**** SUPPLIED PASSAGE

Hybrid Architecture for Geospatial Queries

Architecture:

  • Neo4j: Stores graph structure, relationships, quality/temporal properties
  • PostgreSQL+PostGIS: Stores detailed geospatial data, handles complex distance calculations, spatial joins
  • Synchronization: Event-driven sync (Site created/updated → sync to PostGIS)

Query Pattern:

1. PostGIS: Find all sites within 5km radius (fast spatial index)
2. Neo4j: Filter by ResourceFlow types, quality, temporal overlap (graph traversal)
3. Join results in application layer or use Neo4j spatial plugin

Alternative: Use Neo4j APOC spatial procedures if graph is primary store.

Zone-First Architecture for Data Sovereignty

Problem: Global graph vs local adoption conflict - EU-wide matching requires unified schema, but local clusters need low-latency, sovereign data control.

Solution: Zone-first graph architecture where each geographic/regulatory zone operates semi-autonomously:

Zone Types:

  • City Zones: Municipal boundaries, operated by city governments
  • Industrial Park Zones: Single park operators, private industrial clusters
  • Regional Zones: County/state level, cross-municipality coordination
  • Country Zones: National regulatory compliance, standardized schemas

Architecture Pattern:

Zone Database (Local Neo4j/PostgreSQL)

********
**** GIVEN DATA

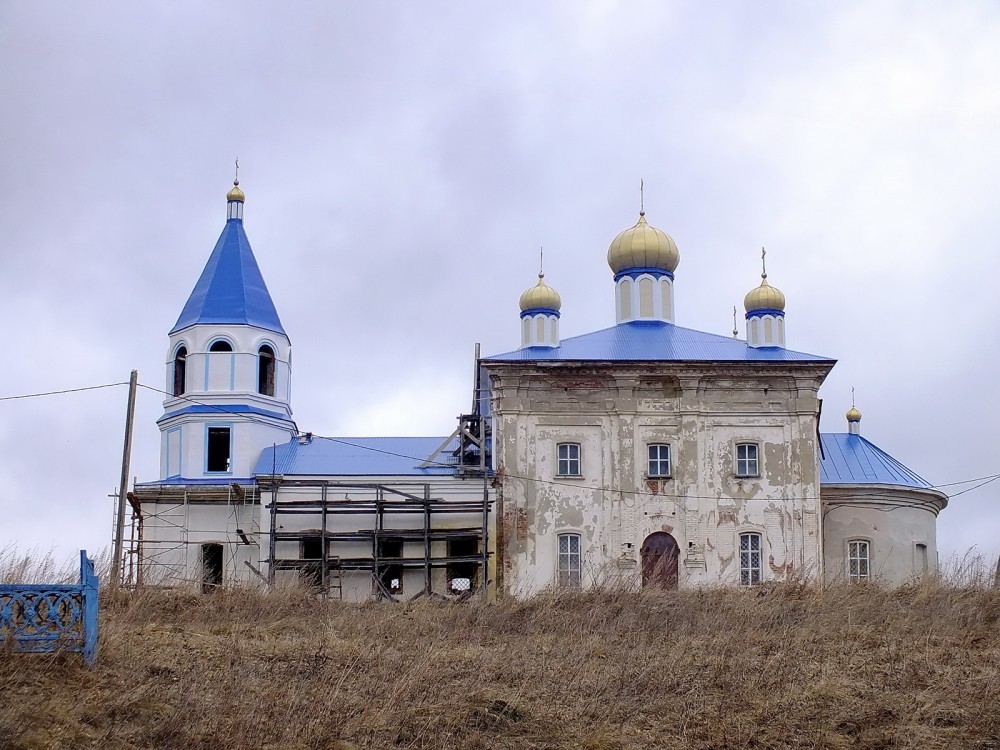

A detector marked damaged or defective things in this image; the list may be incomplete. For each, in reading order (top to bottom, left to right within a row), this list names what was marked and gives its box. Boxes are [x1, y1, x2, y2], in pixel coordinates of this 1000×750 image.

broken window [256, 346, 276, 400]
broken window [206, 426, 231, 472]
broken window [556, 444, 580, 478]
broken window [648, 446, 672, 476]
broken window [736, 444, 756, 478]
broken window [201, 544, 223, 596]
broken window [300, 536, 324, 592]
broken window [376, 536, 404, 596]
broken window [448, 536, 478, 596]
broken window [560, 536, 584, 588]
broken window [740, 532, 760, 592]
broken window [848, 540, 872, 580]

********
**** GIVEN DATA

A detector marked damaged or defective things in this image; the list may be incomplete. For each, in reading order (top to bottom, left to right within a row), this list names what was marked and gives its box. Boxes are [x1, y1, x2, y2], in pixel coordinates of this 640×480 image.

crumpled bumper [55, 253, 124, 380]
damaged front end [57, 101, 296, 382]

********
**** GIVEN DATA

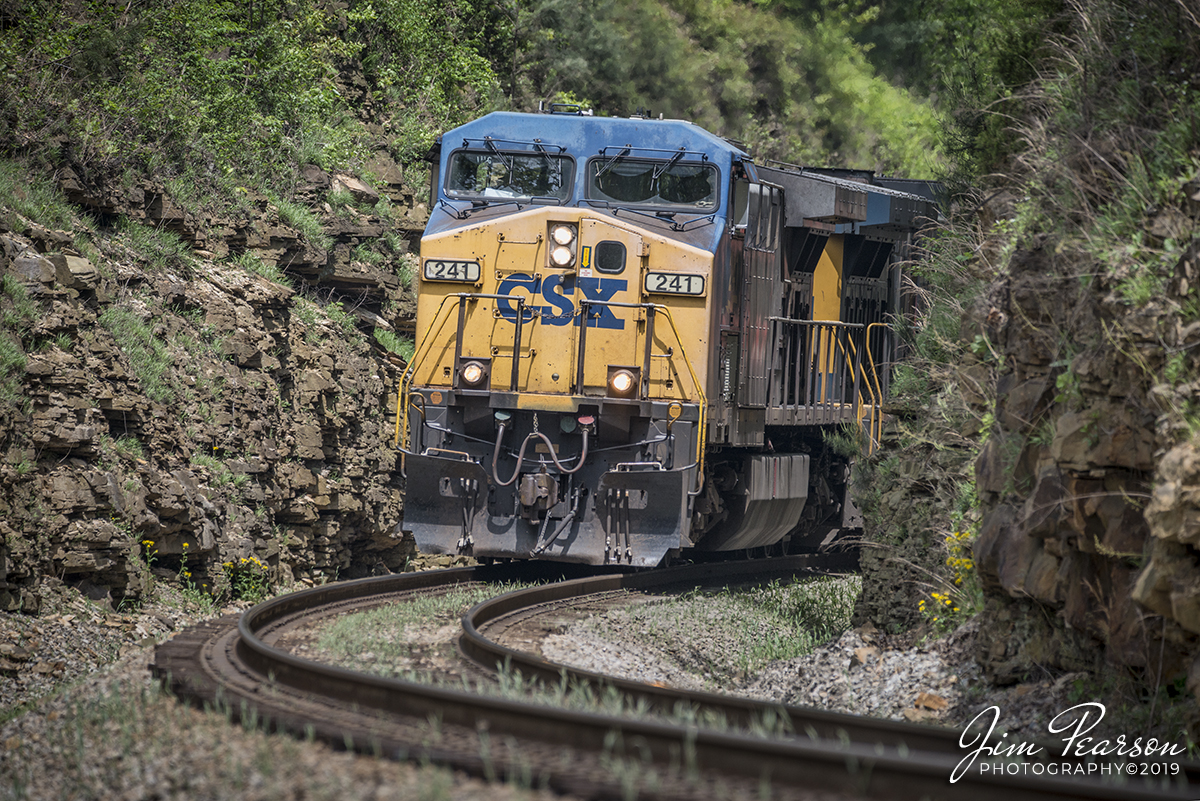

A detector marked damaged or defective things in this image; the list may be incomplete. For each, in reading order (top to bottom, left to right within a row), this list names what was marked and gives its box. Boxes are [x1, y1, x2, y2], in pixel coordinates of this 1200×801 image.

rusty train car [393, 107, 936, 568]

********

WHAT YOU WILL DO – Carry the hybrid geospatial architecture passage forward from its last line, "Zone Database (Local Neo4j/PostgreSQL)," by writing the next part of the zone-first architecture pattern. The listing comes from a separate source and is unrelated to the passage.

ANSWER TO THIS PROBLEM –
├── Local Graph: Sites, flows, businesses within zone
├── Local Rules: Zone-specific matching logic, regulations
├── Selective Publishing: Choose what to expose globally
└── Data Sovereignty: Zone operator controls data visibility

Global Federation Layer
├── Cross-zone matching requests
├── Federated queries (zone A requests zone B data)
├── Anonymized global analytics
└── Selective data sharing agreements

Key Benefits:

  • Data Sovereignty: Cities/utilities control their data, GDPR compliance
  • Low Latency: Local queries stay within zone boundaries
  • Regulatory Flexibility: Each zone adapts to local waste/energy rules
  • Scalable Adoption: Start with single zones, federate gradually
  • Trust Building: Local operators maintain control while enabling cross-zone matches

Implementation:

  • Zone Registry: Global catalog of active zones with API endpoints
  • Federation Protocol: Standardized cross-zone query interface
  • Data Contracts: Per-zone agreements on what data is shared globally
  • Migration Path: Start mono-zone, add federation as network grows

Indexing Strategy

Required Indexes:

  • Spatial Index: Site locations (latitude, longitude)
  • Temporal Index: ResourceFlow availability windows, seasonality
  • Composite Indexes:
    • (ResourceFlow.type, ResourceFlow.direction, Site.location)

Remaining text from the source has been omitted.